Pyro POV
Me dediqué el resto del viaje a caminar en círculos. La telequinesis no era tan divertida como la piroquinesis. Con la telequinesis no puedes hacer figuras en el aire. Solo puedes hacer volar objetos entre tus manos, como el cigarrillo que había tomado de Wolverine hacía un rato.
—Quédate quieto —me pidió el Lobo.
—Vete al diablo —repliqué sin darle importancia.
El inmortal se puso de pie al instante, sacando sus garras. Iba a atacarme, en serio. No me lo esperaba, no había hecho nada demasiado malo como para que tratara de matarme.
Aunque el don que estaba manejando era el mismo que el de Jean Grey. Supongo que no le estaba dando buenos recuerdos.
Lástima.
El Lobo terminó estampado en el techo del Ave Negra, antes de que pudiera tocarme. Mientras, yo sonreía divertido.
—¿Puedes bajarlo? —me pidió Rogue, en su usual tono dulce—. Se quedará quieto, lo prometo.
Nunca me llevé mal con Rogue, realmente.

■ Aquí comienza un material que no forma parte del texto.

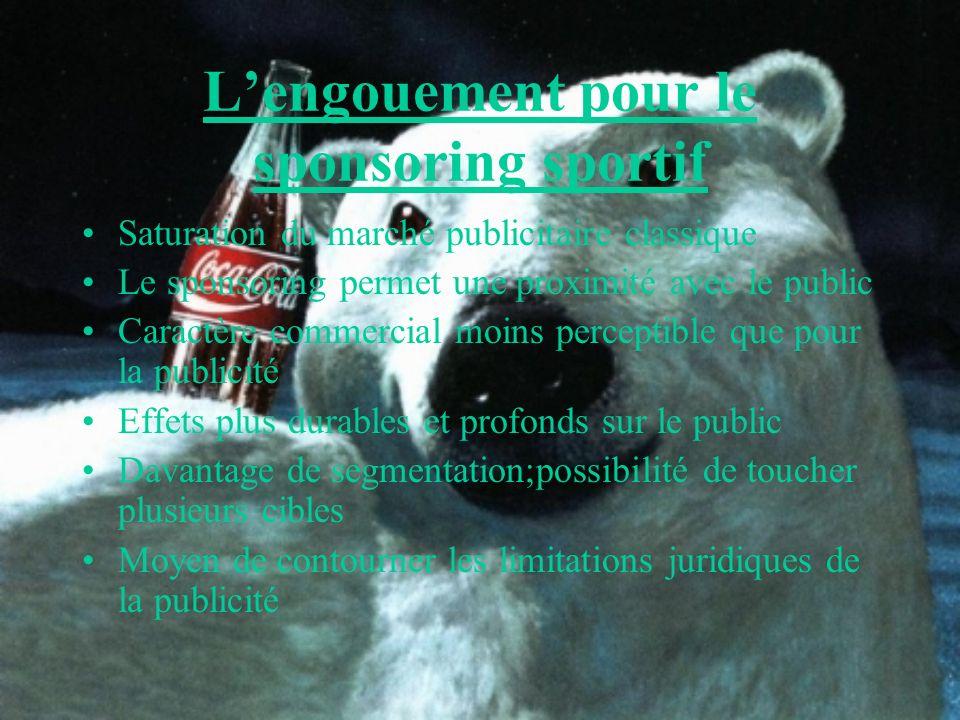 Lengouement pour le sponsoring sportif Saturation du marché publicitaire classique Le sponsoring permet une proximité avec le public Caractère commerc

Teníamos diferentes ideales y estábamos en bandos opuestos, pero eso no quitaba que siguiera siendo la niña dulce con la que jugaba futbolito en la escuela.
Hice un movimiento desdeñoso con la mano, dejando caer a Wolverine.
—¿Por qué lo controlas tan bien? —me preguntó el Lobo, luego de que Rogue tomara su mano para tranquilizarlo, obligándolo a encender un cigarrillo que lo mantuviera ocupado. Extrañé, por un momento, sentir la conexión con el fuego que sentía con mi don—. Nunca tuviste ese don antes ¿No deberías aprender a controlarlo de nuevo?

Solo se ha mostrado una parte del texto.